Exercise requirements =>
A. According to the American Revolution notes, what percentage of the population was under 21?
B. Reproduce the portion of the American Revolution notes starting at "The Continental Army" and ending at "Hill (June, 1775)".
C. Render the sentence "It is their right, it is their duty, to throw off such government." from the American Revolution notes into Spanish.

Excerpted passage =>
🇺🇸 American Revolution

November 8, 2022

The American Revolution 🇺🇸

  • The American Revolution was not a true revolution — the colonists didn’t overthrow a government.
  • “No taxation without representation.”
    • The colonists paid substantially less (1/26) taxes compared to the people living in England.
  • Young, dynamic population
    • 65% of the population was under 21
  • Spread grassroots style
    • Massive amount of propaganda and pamphlets
  • Colonists were not 100% unified, they were divided
    • ~60% being rebellious and ~40% being loyal to England
    • Most of the rebellion came from New England

Ending salutary neglect

  • England had to change tax policies; empires are expensive
  • 1765 - Stamp Act
    • Paper tax; alienated the upper-class (rich/educated colonists)
  • 1766 - Stamp Act Congress
    • The first organized act of rebellion
    • Stamp Act repealed
  • 1770 - Boston Massacre
  • 1773 - Tea Tax → Boston Tea Party
    • Massively symbolic
  • 1774 - Intolerable Acts
    • Closed Boston’s port (martial law)
    • Galvanized the colonists
  • 1775 - Lexington & Concord

Declaration of Independence

  • The Second Continental Congress chose Jefferson to write the Declaration of Independence (July 4, 1776)
  • The Declaration of Independence was a formal document written to express America’s freedom from English rule
  • Influence from John Locke

    Natural rights

    • All men are created equal
    • Unalienable rights (life, liberty, pursuit of happiness)

    Social contract government (right to revolt)

    • It is their right, it is their duty, to throw off such government.
    • It is the right of the people to alter or to abolish it (the government).

The War for Independence

The Continental Army

  • The army of the colonies that were against the British
  • Symbolic; represented republicanism and hope to the colonies
  • Important for war - George Washington wanted to avoid general engagements
    • Engagements → big battles
    • Goal → to survive & gain help from Europe (France, Dutch, Spain)

Major Early Battles

  • Battle of Bunker Hill (June, 1775)
  • Battle of Long Island (1775 → 1776)
    • America loses NYC
  • Battle of Trenton (December 26, 1776)
    • Surprise attack; helps Americans re-gain control over New York
  • Battle of Saratoga (September, 1777 → October, 1777)
    • Backwoods campaign
    • America used sharpshooters to target the generals; all but 1 general was killed
    • The turning point in the war
    • Europe recognizes the American Independence
  • Valley Forge (December 1777)

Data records

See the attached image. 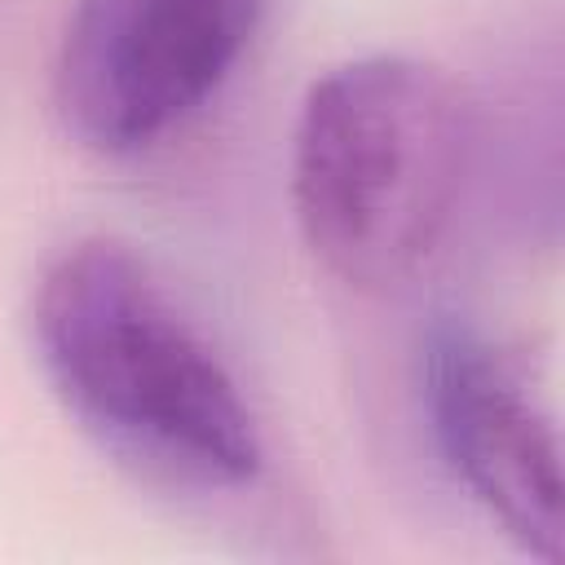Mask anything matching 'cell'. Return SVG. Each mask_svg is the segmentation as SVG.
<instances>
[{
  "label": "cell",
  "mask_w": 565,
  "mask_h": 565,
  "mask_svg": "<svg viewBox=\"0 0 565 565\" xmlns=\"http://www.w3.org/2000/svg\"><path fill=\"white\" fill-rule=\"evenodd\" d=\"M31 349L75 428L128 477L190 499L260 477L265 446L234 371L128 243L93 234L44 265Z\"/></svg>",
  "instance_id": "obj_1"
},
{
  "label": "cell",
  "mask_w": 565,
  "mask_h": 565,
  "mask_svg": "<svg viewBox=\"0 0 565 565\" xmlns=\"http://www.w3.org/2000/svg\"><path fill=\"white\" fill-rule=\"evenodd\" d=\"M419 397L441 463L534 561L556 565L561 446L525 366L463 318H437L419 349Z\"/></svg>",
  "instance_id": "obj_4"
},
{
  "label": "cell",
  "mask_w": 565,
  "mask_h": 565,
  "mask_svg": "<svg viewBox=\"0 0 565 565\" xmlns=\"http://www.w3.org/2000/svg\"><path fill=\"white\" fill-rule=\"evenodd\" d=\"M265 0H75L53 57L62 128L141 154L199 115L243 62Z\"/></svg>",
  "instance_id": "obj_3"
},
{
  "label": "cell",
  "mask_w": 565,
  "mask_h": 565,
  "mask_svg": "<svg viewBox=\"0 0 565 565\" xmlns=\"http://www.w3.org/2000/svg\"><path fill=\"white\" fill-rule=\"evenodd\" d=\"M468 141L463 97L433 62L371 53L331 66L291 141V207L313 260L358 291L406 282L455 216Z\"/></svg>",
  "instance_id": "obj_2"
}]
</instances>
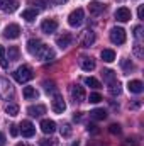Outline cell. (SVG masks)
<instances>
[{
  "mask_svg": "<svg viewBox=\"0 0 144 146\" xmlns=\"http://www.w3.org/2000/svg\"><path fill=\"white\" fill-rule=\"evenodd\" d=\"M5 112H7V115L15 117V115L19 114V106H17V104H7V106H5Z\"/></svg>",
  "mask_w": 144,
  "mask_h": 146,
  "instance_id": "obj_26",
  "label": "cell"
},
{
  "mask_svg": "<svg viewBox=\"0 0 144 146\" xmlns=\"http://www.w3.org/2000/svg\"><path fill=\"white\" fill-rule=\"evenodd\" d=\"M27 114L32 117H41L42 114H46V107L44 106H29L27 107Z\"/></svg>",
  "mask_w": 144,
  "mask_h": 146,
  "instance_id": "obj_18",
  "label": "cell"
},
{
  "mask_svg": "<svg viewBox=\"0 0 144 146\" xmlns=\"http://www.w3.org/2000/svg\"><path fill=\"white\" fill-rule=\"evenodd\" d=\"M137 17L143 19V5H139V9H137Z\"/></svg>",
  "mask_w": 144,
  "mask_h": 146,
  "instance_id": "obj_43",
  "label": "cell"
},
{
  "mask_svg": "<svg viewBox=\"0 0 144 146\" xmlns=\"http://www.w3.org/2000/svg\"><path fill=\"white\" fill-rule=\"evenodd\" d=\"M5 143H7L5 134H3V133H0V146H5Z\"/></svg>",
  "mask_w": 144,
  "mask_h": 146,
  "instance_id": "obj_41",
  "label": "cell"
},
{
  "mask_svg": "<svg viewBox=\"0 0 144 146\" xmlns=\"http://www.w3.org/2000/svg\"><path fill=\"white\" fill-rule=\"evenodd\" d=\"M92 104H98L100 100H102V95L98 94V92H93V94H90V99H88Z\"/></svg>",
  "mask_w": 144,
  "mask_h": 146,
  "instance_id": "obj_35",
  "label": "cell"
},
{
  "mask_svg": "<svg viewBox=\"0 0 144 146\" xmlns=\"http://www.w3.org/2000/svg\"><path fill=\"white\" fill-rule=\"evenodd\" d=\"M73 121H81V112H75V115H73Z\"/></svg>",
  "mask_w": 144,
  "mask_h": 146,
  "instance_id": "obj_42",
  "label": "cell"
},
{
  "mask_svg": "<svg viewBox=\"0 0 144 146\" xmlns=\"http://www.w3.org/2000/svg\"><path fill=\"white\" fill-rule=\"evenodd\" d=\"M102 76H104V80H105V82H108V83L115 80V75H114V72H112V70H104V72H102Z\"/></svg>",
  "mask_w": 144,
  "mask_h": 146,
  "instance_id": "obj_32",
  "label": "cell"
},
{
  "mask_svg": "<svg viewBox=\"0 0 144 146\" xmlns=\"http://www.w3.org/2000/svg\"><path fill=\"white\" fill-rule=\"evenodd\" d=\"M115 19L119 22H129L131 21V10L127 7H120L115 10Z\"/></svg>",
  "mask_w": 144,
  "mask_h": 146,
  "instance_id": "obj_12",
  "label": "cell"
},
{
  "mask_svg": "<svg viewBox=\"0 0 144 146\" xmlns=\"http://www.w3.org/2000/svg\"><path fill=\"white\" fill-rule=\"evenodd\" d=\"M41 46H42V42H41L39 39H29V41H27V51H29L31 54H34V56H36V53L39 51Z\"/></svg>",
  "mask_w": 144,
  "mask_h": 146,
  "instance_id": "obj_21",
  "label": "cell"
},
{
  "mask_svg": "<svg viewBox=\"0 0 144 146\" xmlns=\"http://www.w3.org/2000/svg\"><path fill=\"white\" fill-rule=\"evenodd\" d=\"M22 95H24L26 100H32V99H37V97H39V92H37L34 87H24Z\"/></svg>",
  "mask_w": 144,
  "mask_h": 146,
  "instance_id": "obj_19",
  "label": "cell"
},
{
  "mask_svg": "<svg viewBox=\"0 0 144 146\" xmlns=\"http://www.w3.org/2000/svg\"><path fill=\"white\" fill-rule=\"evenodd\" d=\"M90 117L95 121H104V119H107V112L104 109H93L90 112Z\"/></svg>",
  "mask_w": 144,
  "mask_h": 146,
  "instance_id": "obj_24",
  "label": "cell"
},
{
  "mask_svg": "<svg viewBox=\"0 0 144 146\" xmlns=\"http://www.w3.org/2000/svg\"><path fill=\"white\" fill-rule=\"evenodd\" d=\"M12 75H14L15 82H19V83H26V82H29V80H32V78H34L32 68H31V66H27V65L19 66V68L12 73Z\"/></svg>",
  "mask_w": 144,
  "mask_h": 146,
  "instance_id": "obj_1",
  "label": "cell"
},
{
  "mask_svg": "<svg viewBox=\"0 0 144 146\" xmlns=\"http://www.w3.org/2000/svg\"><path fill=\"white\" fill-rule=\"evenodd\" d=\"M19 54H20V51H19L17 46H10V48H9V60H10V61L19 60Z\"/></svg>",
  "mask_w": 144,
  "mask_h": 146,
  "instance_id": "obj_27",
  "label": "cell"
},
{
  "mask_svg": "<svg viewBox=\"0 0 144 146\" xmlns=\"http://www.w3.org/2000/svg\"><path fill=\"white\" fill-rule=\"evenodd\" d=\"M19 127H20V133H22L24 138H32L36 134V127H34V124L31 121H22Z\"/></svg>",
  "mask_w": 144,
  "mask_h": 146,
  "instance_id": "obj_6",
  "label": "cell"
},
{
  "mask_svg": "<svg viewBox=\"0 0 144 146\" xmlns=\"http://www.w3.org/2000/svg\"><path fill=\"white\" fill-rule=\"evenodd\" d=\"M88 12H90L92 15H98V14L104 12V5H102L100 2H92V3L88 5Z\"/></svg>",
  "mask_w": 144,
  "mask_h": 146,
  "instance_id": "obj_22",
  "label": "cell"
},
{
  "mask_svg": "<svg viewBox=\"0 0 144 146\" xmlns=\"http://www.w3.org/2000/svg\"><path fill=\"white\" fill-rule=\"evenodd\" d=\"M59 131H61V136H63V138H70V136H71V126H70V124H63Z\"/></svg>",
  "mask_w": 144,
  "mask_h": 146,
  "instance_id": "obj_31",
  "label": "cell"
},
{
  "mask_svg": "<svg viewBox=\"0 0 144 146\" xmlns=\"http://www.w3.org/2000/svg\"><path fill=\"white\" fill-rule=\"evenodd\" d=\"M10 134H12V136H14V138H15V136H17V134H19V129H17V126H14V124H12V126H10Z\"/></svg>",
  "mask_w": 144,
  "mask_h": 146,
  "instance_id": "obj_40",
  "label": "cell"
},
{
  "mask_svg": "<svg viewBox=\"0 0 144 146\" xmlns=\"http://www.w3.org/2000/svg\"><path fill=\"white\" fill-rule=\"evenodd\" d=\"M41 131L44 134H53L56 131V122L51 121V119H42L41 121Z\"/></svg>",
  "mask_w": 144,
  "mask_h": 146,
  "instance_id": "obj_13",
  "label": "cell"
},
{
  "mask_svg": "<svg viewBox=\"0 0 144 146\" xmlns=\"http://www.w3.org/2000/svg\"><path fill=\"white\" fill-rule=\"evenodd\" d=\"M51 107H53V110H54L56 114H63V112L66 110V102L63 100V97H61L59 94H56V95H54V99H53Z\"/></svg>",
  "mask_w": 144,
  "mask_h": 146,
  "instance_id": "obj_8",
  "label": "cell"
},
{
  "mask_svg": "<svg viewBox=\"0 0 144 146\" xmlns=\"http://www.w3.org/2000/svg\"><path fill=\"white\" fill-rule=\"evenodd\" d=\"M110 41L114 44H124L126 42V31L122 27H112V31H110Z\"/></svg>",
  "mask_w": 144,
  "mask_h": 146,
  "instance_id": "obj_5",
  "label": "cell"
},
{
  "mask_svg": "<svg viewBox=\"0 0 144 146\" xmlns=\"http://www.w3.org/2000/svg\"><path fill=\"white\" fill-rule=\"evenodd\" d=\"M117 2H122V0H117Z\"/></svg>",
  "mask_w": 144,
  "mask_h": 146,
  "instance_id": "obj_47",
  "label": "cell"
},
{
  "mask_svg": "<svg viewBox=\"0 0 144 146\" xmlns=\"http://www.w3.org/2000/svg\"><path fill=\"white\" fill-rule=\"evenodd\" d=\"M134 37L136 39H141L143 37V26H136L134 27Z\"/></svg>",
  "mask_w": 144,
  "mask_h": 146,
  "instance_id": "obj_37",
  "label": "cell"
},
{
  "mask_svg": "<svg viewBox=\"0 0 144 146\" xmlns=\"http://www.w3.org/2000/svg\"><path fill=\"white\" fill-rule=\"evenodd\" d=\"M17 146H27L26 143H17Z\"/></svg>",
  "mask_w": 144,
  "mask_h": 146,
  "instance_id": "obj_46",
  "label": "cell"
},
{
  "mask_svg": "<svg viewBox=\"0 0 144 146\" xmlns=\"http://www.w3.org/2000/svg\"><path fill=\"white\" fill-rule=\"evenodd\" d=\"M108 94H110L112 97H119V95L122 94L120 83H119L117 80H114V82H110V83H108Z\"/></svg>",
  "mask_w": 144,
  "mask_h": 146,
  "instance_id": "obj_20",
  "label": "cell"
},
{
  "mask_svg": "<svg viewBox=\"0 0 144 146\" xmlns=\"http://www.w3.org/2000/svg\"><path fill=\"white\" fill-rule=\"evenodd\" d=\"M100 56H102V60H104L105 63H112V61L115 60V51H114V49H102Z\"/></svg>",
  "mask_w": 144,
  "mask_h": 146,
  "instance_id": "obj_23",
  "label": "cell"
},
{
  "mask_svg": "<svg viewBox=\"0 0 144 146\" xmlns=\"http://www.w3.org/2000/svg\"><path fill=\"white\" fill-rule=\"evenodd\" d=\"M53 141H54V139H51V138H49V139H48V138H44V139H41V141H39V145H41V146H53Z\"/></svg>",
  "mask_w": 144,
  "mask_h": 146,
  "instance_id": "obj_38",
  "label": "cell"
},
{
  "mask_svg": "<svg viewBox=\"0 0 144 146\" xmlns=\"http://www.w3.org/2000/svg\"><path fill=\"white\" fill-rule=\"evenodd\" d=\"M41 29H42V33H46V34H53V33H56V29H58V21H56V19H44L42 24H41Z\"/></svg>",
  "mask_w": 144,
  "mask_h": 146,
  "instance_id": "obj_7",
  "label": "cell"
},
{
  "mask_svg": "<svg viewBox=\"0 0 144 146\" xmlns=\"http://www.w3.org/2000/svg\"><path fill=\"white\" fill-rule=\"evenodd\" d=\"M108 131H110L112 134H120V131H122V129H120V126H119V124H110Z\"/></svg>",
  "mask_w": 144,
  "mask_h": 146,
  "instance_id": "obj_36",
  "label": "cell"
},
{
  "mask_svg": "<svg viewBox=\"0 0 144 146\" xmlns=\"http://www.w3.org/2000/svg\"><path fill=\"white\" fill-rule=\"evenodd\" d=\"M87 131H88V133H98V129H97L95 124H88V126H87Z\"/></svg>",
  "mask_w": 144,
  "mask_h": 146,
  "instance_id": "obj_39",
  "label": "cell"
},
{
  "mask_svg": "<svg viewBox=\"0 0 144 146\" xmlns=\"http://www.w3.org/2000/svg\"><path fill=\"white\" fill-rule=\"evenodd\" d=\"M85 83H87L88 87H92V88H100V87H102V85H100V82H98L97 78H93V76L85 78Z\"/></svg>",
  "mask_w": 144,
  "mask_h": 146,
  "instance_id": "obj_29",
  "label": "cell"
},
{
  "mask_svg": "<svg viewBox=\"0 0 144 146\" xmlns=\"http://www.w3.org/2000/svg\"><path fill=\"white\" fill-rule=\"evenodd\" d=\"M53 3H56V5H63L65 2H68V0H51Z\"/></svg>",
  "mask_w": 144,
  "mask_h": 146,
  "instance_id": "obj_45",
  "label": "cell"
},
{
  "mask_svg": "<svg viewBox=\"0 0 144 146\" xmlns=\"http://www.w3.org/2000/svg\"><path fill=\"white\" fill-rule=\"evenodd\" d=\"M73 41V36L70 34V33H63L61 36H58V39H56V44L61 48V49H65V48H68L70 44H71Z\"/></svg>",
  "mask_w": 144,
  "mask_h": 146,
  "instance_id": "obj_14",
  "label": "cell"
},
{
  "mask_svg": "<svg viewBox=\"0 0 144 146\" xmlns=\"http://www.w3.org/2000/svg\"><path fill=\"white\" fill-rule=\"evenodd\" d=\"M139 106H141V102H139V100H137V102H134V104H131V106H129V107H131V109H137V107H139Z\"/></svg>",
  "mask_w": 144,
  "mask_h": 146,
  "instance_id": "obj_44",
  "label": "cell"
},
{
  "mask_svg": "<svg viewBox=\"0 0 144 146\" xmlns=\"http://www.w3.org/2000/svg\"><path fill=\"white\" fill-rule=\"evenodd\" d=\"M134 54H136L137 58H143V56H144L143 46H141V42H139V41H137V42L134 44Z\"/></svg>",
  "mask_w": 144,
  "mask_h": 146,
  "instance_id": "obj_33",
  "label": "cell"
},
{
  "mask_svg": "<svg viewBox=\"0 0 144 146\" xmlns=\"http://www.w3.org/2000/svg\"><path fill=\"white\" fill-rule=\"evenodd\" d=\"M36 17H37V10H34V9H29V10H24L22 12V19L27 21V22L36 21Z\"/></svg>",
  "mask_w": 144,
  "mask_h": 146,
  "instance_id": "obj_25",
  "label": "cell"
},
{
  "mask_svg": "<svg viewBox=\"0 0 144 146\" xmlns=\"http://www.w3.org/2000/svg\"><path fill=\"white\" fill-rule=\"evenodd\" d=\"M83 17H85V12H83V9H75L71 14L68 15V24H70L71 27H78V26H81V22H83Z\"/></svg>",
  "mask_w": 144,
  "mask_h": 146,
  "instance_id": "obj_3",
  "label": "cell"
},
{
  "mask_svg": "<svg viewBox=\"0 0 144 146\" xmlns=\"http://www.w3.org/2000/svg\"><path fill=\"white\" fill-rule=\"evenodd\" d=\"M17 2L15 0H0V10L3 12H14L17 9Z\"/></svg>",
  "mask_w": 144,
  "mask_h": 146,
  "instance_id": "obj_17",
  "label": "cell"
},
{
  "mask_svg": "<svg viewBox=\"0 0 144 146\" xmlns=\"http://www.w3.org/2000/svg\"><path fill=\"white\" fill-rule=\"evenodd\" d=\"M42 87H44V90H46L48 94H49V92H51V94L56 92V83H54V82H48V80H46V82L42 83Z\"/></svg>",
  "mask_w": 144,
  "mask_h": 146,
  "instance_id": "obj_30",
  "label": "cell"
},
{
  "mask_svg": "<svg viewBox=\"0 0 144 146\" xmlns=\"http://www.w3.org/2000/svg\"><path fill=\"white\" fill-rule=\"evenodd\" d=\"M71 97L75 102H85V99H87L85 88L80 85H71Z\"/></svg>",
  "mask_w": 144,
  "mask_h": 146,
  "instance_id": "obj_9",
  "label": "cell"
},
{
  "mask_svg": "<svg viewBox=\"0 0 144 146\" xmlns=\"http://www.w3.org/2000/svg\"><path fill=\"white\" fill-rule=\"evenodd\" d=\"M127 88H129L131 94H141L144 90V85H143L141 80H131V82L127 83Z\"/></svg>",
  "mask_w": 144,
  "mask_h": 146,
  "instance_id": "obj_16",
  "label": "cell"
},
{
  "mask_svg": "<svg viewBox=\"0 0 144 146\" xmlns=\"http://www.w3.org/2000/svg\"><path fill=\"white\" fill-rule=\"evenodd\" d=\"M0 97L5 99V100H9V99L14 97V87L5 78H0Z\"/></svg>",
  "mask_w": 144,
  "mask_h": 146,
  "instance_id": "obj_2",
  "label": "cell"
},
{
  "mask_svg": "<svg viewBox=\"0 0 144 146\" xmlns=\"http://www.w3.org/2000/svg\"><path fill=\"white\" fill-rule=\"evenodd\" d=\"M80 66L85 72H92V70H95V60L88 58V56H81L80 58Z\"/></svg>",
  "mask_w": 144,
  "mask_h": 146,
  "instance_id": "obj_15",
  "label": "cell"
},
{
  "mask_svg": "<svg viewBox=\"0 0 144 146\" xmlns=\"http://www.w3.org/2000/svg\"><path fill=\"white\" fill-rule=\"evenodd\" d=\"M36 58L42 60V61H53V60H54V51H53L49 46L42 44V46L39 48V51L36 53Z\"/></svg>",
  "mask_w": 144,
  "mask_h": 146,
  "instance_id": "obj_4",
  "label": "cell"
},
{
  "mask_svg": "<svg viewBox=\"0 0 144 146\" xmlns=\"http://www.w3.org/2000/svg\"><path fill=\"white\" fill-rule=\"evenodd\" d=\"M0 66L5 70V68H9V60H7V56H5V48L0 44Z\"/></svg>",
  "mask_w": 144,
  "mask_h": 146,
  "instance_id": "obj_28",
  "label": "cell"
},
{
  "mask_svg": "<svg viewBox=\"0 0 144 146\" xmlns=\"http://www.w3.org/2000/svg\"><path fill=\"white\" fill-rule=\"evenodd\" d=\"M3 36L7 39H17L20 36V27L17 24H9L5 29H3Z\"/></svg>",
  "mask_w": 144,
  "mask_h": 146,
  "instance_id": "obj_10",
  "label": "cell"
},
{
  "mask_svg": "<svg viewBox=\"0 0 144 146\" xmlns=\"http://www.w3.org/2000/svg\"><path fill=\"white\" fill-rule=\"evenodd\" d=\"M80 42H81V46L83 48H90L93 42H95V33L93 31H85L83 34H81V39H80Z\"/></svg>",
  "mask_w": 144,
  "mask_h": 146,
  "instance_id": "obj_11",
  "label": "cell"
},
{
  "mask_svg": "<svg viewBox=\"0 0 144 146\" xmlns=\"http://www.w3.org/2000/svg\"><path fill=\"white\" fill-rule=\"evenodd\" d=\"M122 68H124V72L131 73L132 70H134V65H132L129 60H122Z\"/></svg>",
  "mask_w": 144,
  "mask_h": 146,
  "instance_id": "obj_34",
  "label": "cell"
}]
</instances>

Responses to the exercise =>
A. 65% of the population was under 21.

B.
The Continental Army

  • The army of the colonies that were against the British
  • Symbolic; represented republicanism and hope to the colonies
  • Important for war - George Washington wanted to avoid general engagements
    • Engagements → big battles
    • Goal → to survive & gain help from Europe (France, Dutch, Spain)

Major Early Battles

  • Battle of Bunker Hill (June, 1775)

C. Es su derecho, es su deber, derrocar tal gobierno.